TASK OBJECTIVE: Print the records again, character for character.

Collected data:
== Segment start ==

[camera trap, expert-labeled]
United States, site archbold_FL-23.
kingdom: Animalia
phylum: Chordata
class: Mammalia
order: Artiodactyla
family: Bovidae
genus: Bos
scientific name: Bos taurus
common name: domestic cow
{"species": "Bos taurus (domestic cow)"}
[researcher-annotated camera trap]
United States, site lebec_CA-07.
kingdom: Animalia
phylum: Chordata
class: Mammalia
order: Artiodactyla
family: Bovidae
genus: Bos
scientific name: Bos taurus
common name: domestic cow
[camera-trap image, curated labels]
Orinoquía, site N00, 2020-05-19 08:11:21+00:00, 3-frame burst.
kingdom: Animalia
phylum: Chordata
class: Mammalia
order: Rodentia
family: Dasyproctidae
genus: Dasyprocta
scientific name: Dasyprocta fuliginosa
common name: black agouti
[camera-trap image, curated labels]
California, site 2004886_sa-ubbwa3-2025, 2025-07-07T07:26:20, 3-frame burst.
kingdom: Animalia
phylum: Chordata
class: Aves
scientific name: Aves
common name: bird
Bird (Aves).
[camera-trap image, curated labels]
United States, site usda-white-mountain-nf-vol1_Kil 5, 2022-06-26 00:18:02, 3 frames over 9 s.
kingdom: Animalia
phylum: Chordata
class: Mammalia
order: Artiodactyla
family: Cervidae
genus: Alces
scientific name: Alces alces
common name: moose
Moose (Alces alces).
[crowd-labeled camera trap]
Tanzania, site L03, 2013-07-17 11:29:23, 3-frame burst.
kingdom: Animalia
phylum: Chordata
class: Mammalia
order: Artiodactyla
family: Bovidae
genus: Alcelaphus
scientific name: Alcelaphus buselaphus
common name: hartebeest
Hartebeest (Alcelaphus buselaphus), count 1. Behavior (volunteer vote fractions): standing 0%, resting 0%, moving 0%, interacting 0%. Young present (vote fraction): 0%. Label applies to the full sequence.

== Segment end ==

REPLY TO THE EXERCISE:
[camera trap, expert-labeled]
United States, site archbold_FL-23.
kingdom: Animalia
phylum: Chordata
class: Mammalia
order: Artiodactyla
family: Bovidae
genus: Bos
scientific name: Bos taurus
common name: domestic cow
{"species": "Bos taurus (domestic cow)"}
[researcher-annotated camera trap]
United States, site lebec_CA-07.
kingdom: Animalia
phylum: Chordata
class: Mammalia
order: Artiodactyla
family: Bovidae
genus: Bos
scientific name: Bos taurus
common name: domestic cow
[camera-trap image, curated labels]
Orinoquía, site N00, 2020-05-19 08:11:21+00:00, 3-frame burst.
kingdom: Animalia
phylum: Chordata
class: Mammalia
order: Rodentia
family: Dasyproctidae
genus: Dasyprocta
scientific name: Dasyprocta fuliginosa
common name: black agouti
[camera-trap image, curated labels]
California, site 2004886_sa-ubbwa3-2025, 2025-07-07T07:26:20, 3-frame burst.
kingdom: Animalia
phylum: Chordata
class: Aves
scientific name: Aves
common name: bird
Bird (Aves).
[camera-trap image, curated labels]
United States, site usda-white-mountain-nf-vol1_Kil 5, 2022-06-26 00:18:02, 3 frames over 9 s.
kingdom: Animalia
phylum: Chordata
class: Mammalia
order: Artiodactyla
family: Cervidae
genus: Alces
scientific name: Alces alces
common name: moose
Moose (Alces alces).
[crowd-labeled camera trap]
Tanzania, site L03, 2013-07-17 11:29:23, 3-frame burst.
kingdom: Animalia
phylum: Chordata
class: Mammalia
order: Artiodactyla
family: Bovidae
genus: Alcelaphus
scientific name: Alcelaphus buselaphus
common name: hartebeest
Hartebeest (Alcelaphus buselaphus), count 1. Behavior (volunteer vote fractions): standing 0%, resting 0%, moving 0%, interacting 0%. Young present (vote fraction): 0%. Label applies to the full sequence.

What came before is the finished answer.